Pakistan assures IMF of taxing agriculture, construction sectors

Maximum premium between the interbank and open market set at 1.25%
International Monetary Fund logo is seen inside the headquarters at the end of the IMF/World Bank annual meetings in Washington, US, October 9, 2016. Reuters
International Monetary Fund logo is seen inside the headquarters at the end of the IMF/World Bank annual meetings in Washington, US, October 9, 2016. Reuters

The government has assured the IMF of raising additional revenue by targeting undertaxed sectors such as agriculture and construction and broadening of the tax base.

The government in its letter of intent to the IMF stated that it will restrain non-priority spending including energy sector subsidies, public wage bills and pensions.
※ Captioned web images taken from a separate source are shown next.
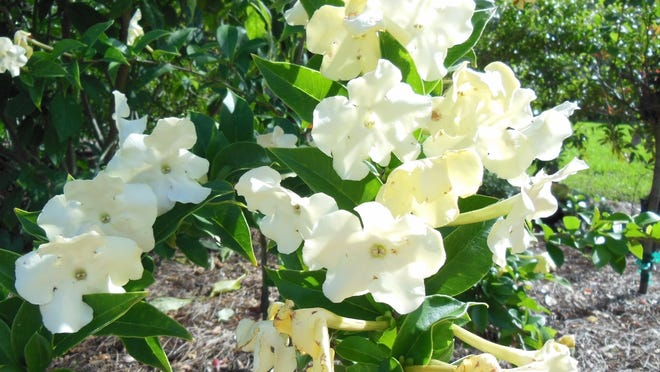 Brunfelsia lady of the night has a far-reaching, lovely fragrance in the evening.
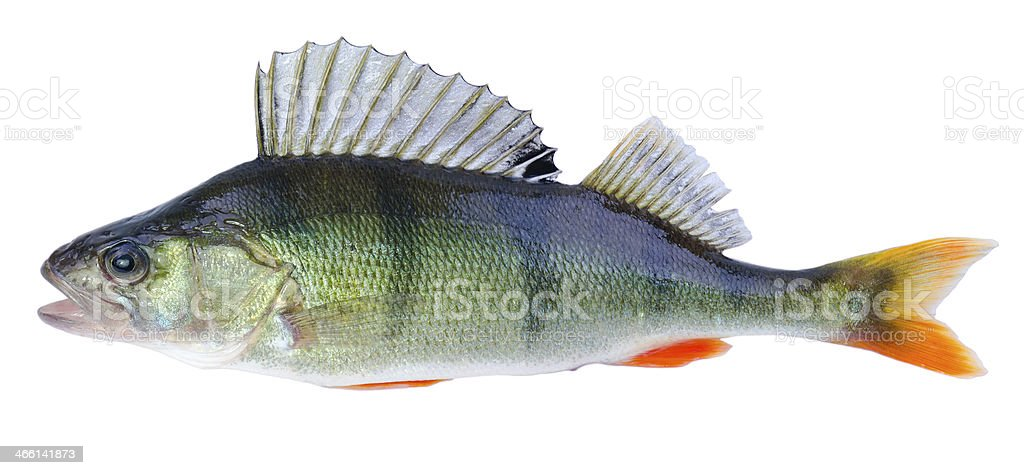 European perch fish stock photo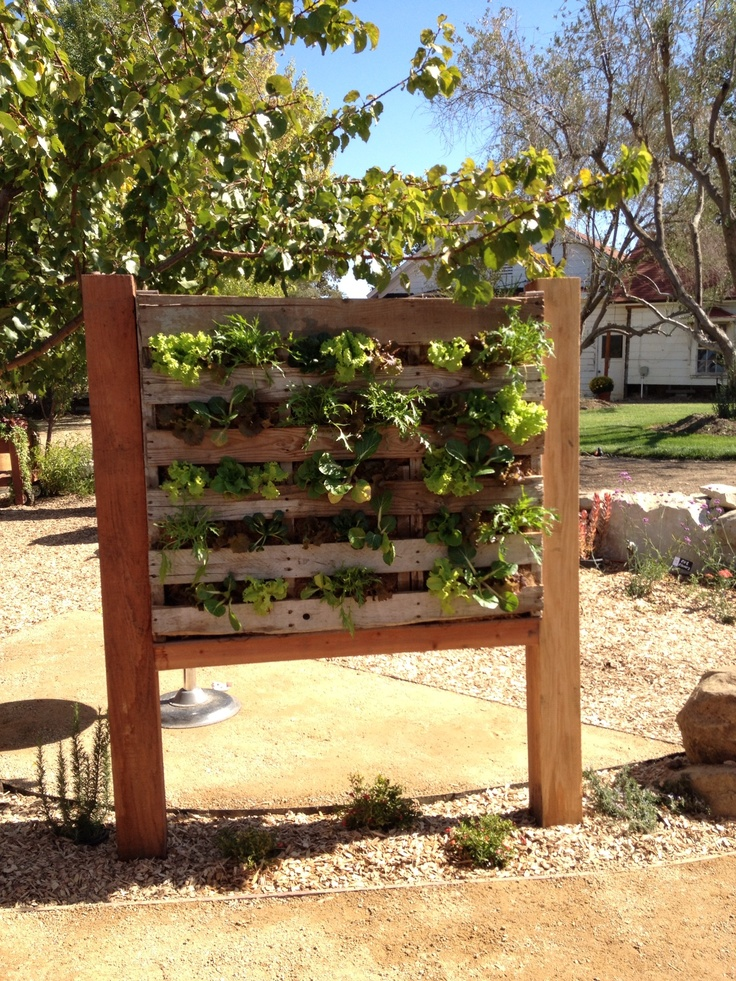 Pallet vertical garden garden diy pinterest for Vertical pallet garden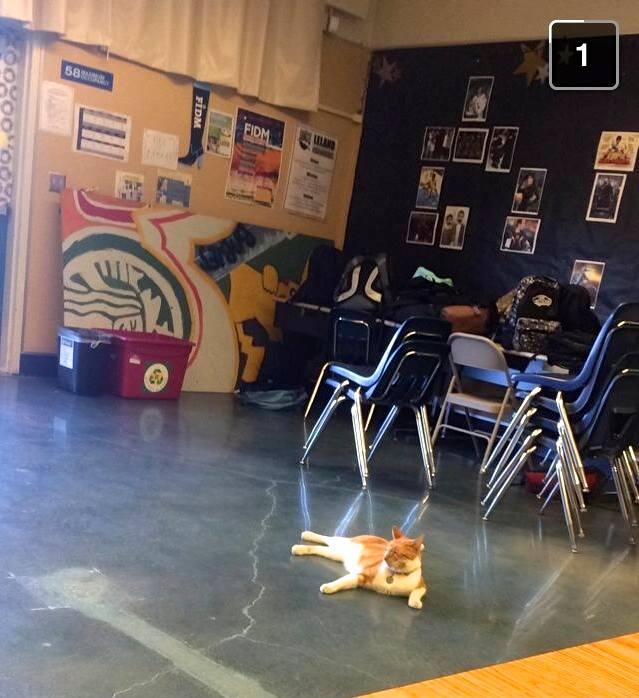 Bubba Floor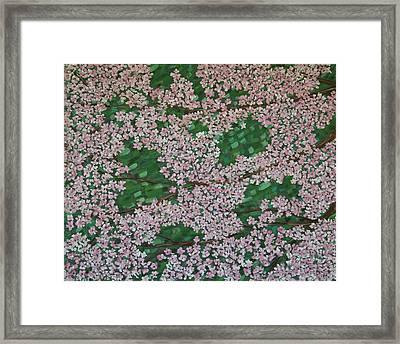 Cherry Blossoms Framed Print by Karen Alonge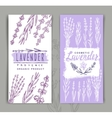 lavender background vector image vector image
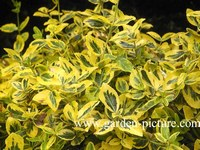 Euonymus fortunei 'Emerald & Gold'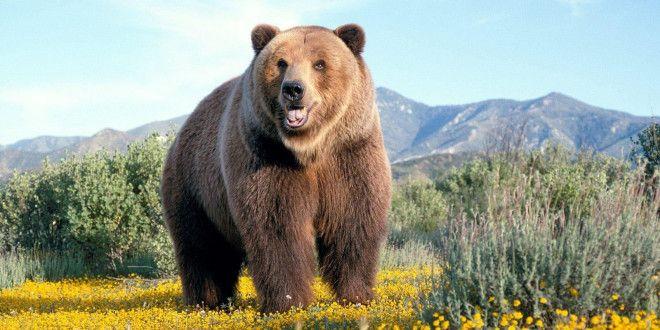 Fondo de pantalla de alta definición oso
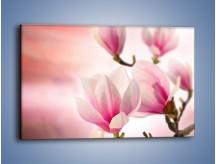 Obraz na płótnie – Magnolia o zachodzie słońca – jednoczęściowy prostokątny poziomy K595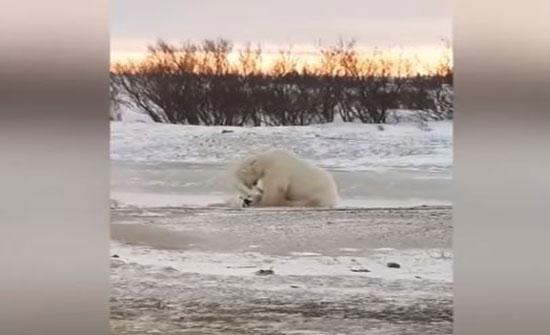 لقطات مذهلة لدب قطبي يلعب مع كلب (فيديو)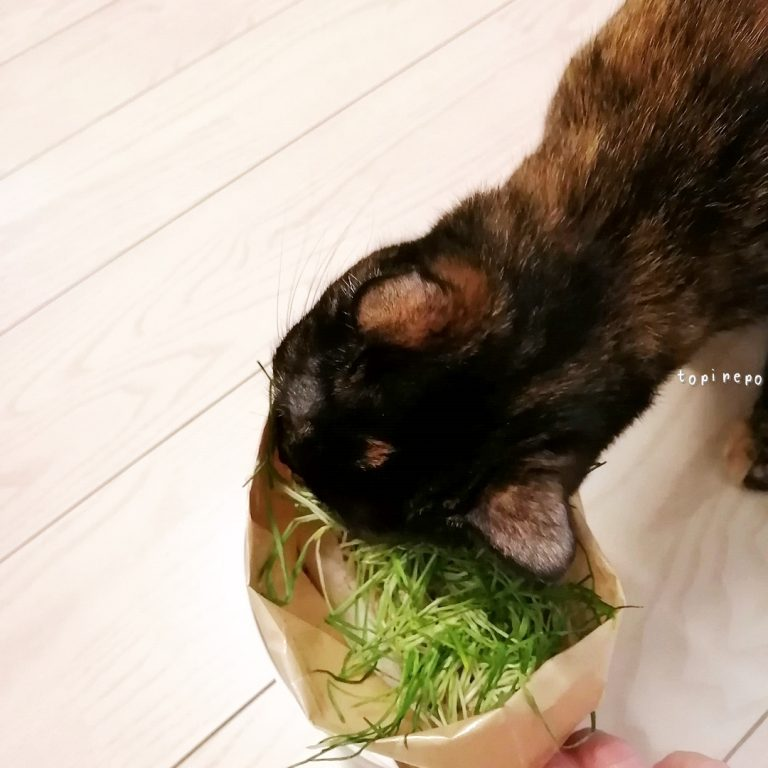 猫草を食べつくす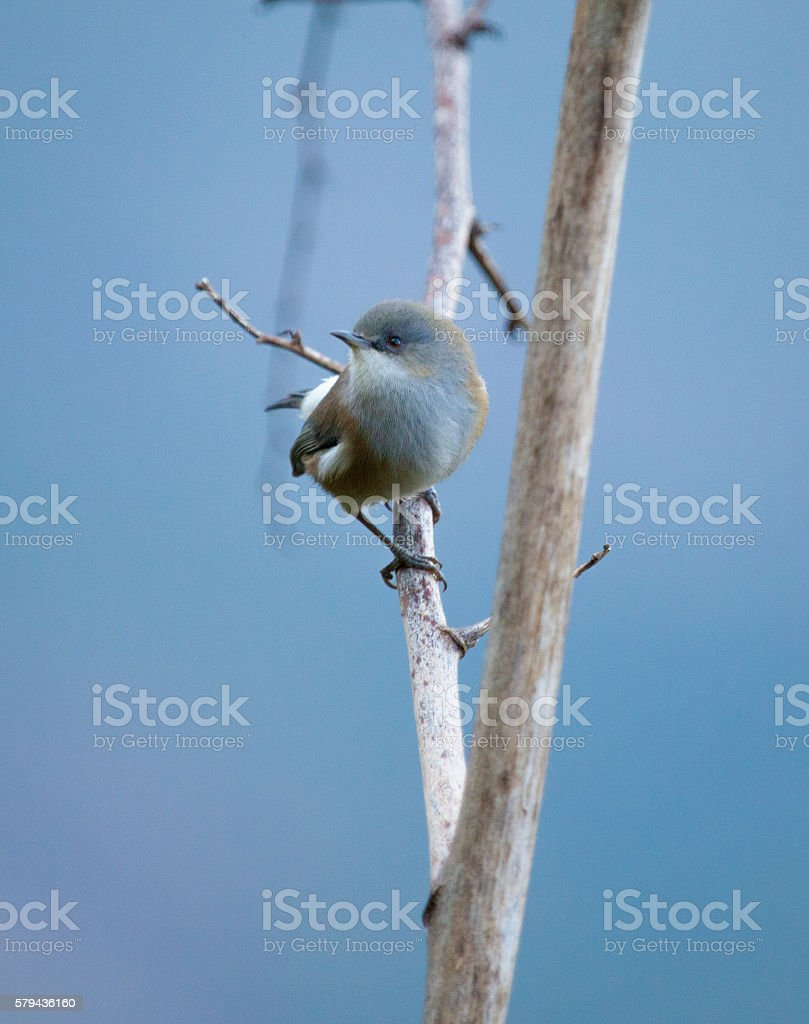 Réunion grey white-eye stock photo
However, it will make fiscal room to protect the “generosity level” of the Benazir Income Support Programme (BISP) Kafalat programme, the 120-page IMF country report on Pakistan showed.

The coalition government has also assured the IMF of withdrawing the circular on prioritisation in providing foreign exchange (FX) for certain types of imports introduced in December 2022.

“Going forward, we will refrain from formal and informal guidance on the exchange rates of FX intermediaries and will maintain a framework free of restrictions on payments and transfers for current international transactions and MCPs,” the letter stated.

The government has also vowed to ensure no abnormal premium emerges between the rate of interbank, open, and informal markets.

“The average premium between the interbank and open market rate will be no more than 1.25% during any consecutive five business day period,” the government stated.

The government said that it is also working with the provinces to sign Memoranda of Understanding with the federal governments on their provincial fiscal targets consistent with the fiscal year 2024 budget.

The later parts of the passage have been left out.